Where: Ritz Theater, 345 13th Ave. NE, Minneapolis

When: 7 p.m., Thursday

Cost: $5

 

Stop-motion underwear, a musical revolving around the quandary of a racecar driver and a creative way to defeat the neighborhood bully — these are just a few topics of the 10 animated shorts and one animated feature to play at the Ritz Theater on Thursday.

  MinnAnimate seeks to create a local forum for animators in the Twin Cities — artistic areas surprisingly without such a conclave.

“I want an animation festival in Minneapolis, mostly because I want to go to one,” John Akre said. He is the creator, organizer and a participant in MinnAnimate’s inaugural year.

  Though artistically self-serving, local animators have the compulsion to release their creations upon the world, not necessarily for recognition, but for the sake of completing the process.     

  “Animation at times can be such a — you’re kind of like a hermit,” said Greg Bro, whose animated short is slated to run first. “I figure there are a lot of people locked in their condos feverishly making cartoons.”

   It is a soloist’s exercise, but one that derives its meaning from the laughs and feelings of an audience.

  Bro has found himself traveling to California in order to get the type of audience and recognition that Akre is attempting to bring to the Twin Cities.

“[Talking to fellow animators] makes you feel less crazy,” Bro said.  

   Unless you are the creative director of one of the larger, industrialized animation firms, it is very hard to make a living doing your own material. The shorts in MinnAnimate are frequently the byproduct of hours of personal time spent exorcising the demons of story-telling.
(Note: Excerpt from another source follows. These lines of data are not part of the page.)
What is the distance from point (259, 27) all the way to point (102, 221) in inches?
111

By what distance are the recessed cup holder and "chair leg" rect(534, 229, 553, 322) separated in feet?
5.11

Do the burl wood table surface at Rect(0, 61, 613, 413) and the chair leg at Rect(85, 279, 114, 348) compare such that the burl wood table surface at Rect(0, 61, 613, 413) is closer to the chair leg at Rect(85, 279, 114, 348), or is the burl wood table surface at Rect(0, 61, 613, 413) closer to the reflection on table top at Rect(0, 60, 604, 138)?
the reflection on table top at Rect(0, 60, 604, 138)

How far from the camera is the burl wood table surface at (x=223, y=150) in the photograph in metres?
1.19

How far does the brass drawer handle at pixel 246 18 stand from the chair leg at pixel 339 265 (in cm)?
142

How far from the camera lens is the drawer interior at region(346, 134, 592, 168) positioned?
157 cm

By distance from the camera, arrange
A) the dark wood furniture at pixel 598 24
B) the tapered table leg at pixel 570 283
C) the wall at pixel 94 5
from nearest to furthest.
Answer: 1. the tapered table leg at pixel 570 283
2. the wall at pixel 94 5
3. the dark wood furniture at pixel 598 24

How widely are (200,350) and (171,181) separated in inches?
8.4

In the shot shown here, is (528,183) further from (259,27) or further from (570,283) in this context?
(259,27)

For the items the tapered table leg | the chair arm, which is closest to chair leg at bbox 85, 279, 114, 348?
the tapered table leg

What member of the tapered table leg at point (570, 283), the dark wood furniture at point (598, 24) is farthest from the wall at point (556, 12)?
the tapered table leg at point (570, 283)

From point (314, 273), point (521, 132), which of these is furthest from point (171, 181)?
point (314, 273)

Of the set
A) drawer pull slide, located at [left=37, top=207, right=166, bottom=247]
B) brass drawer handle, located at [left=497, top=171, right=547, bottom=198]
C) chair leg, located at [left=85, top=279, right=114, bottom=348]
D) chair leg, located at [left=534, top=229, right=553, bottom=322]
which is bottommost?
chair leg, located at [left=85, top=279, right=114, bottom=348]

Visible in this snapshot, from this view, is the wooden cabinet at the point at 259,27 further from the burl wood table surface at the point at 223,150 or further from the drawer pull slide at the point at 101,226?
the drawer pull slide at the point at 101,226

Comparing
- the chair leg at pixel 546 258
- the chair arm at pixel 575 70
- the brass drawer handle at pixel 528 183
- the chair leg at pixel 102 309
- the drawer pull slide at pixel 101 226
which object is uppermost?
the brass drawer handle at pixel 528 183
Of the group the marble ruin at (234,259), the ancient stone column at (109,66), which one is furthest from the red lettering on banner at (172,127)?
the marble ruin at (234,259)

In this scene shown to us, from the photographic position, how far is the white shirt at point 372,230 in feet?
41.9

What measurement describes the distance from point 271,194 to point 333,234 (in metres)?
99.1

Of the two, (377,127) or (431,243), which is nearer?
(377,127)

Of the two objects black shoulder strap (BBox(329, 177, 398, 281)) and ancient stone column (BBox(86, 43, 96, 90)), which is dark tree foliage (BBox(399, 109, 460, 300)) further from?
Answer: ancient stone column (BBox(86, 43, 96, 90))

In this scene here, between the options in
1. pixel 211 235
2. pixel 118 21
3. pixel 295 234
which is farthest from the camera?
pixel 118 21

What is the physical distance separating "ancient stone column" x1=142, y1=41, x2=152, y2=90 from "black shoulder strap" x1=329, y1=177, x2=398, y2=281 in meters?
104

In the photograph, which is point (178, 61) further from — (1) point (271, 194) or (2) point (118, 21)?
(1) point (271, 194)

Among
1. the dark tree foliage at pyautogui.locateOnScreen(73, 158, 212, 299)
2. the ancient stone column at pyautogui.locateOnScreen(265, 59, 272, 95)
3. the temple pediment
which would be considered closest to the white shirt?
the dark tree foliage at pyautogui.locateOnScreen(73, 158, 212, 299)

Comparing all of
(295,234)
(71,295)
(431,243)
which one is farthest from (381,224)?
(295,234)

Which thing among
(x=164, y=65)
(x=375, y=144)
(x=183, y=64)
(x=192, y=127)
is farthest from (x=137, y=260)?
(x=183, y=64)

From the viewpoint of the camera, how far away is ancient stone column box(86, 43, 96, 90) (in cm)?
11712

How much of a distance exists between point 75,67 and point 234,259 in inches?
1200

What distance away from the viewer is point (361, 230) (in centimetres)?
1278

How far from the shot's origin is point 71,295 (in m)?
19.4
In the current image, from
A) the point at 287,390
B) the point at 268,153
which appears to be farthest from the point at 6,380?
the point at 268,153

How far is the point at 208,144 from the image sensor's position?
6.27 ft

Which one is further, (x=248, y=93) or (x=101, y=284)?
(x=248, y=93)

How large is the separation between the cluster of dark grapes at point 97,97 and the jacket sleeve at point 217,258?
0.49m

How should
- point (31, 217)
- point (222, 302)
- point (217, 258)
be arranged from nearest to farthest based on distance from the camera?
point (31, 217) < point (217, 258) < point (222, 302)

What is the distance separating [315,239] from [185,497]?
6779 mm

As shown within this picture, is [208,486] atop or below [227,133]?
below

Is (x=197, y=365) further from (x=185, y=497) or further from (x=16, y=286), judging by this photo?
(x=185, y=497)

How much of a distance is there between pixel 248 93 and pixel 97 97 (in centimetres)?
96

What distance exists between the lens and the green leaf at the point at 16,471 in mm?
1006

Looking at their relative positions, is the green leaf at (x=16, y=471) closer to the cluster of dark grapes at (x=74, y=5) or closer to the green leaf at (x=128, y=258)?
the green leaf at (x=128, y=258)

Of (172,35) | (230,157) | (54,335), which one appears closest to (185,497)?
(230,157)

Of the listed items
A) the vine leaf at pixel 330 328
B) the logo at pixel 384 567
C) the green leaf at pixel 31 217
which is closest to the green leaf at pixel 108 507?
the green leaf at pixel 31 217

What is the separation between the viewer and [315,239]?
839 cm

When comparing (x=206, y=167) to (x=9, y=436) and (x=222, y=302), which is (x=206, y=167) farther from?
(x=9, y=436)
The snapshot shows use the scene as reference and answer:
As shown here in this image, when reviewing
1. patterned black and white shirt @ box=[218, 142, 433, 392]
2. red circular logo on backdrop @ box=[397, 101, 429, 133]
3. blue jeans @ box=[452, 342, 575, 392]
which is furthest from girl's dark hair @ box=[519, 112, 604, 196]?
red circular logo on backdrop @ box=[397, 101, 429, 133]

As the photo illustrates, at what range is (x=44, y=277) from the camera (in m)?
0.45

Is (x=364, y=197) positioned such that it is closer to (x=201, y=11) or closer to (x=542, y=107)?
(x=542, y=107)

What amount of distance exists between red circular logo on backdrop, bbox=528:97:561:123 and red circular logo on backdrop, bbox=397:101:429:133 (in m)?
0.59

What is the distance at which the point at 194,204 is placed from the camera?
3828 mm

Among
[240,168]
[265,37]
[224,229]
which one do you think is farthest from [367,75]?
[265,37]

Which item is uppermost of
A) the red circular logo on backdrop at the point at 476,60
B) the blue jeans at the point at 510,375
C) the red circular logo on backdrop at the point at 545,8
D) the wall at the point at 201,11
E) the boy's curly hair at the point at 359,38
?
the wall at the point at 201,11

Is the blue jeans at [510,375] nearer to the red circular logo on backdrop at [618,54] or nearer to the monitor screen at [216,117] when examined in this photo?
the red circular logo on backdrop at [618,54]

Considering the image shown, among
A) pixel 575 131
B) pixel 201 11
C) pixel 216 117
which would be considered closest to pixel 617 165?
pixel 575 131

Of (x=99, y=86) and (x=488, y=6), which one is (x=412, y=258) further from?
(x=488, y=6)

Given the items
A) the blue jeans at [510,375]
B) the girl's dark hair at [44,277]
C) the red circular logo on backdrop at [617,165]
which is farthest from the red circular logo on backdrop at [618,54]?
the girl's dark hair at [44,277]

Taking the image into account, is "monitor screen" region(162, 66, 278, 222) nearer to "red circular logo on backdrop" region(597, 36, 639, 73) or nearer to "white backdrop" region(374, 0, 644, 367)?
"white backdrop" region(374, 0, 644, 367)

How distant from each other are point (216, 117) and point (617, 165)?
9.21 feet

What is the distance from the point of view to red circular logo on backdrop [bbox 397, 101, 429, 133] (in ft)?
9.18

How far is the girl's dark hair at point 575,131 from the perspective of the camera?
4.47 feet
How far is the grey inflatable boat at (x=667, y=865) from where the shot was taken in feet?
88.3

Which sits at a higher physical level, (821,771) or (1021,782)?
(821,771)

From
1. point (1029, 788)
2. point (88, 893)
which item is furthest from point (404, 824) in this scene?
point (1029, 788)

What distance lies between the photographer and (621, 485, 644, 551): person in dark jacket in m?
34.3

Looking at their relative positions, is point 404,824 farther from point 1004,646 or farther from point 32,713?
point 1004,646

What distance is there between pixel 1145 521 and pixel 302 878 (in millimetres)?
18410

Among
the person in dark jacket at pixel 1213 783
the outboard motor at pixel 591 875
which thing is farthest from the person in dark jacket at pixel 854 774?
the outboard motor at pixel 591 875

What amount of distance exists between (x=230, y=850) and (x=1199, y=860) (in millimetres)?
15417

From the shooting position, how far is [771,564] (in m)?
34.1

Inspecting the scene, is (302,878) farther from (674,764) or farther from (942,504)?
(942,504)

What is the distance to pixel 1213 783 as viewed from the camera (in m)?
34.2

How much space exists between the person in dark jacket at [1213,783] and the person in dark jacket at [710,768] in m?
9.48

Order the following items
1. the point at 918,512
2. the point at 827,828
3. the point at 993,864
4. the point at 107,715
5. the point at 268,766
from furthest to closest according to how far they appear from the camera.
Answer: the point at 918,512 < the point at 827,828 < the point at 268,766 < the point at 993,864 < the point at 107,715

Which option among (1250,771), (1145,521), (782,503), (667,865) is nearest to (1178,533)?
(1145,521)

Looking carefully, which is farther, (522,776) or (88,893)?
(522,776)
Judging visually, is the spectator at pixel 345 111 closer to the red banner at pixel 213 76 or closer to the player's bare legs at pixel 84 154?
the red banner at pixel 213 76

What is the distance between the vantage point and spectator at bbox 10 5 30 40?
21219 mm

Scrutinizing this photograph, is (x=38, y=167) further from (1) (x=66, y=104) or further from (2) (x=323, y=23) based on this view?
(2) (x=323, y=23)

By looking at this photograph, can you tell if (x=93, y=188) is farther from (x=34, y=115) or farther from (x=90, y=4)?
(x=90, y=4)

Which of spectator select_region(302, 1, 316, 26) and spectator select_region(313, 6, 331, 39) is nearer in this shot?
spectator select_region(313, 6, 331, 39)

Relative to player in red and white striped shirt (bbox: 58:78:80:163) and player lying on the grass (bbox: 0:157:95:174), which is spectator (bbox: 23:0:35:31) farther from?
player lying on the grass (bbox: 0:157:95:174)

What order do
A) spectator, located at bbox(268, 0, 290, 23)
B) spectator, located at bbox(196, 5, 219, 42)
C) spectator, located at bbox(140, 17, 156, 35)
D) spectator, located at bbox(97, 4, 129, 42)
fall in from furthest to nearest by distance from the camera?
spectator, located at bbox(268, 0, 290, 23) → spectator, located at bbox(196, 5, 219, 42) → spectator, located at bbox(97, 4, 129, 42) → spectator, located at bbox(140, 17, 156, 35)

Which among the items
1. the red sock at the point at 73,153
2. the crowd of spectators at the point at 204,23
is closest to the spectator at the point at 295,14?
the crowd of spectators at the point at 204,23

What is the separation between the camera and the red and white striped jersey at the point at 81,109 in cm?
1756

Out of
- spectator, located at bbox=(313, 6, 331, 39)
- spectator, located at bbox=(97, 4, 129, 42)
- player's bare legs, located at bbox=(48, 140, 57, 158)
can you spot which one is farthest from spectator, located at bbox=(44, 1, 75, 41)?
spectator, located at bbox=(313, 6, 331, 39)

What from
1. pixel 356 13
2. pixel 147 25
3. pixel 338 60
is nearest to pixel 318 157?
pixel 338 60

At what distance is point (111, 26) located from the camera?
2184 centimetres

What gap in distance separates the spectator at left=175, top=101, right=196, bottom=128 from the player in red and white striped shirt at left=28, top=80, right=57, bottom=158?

  “I wanted stuff that wasn’t as technically perfect, but had great ideas,” Akre said. It’s no surprise given that his website is entitled sloppyfilms.net.

  The animations are born out of the type of child-like desire to doodle incessantly.

  “You are doing it because you have to,” Bro said.

 How they choose to “just do it” varies wildly. With claymation and collage, Adobe Flash-built and handmade animation, MinnAnimate’s lineup runs the gamut of animation’s potential. For Bro, that entails crisp black lines on loose-leaf paper, embracing that improvised aesthetic in a series of shorts called “Stuper Powers.”

  “I want people to just check them out,” Bro said. “I know that the type of humor in my cartoons isn’t for everybody. I just make stuff to make myself laugh. But I know there are other people out there who enjoy it too.”

  But  a little bit of recognition goes a long way. “Just being called an animator,” Akre said,“it’s the fulfillment of a dream.”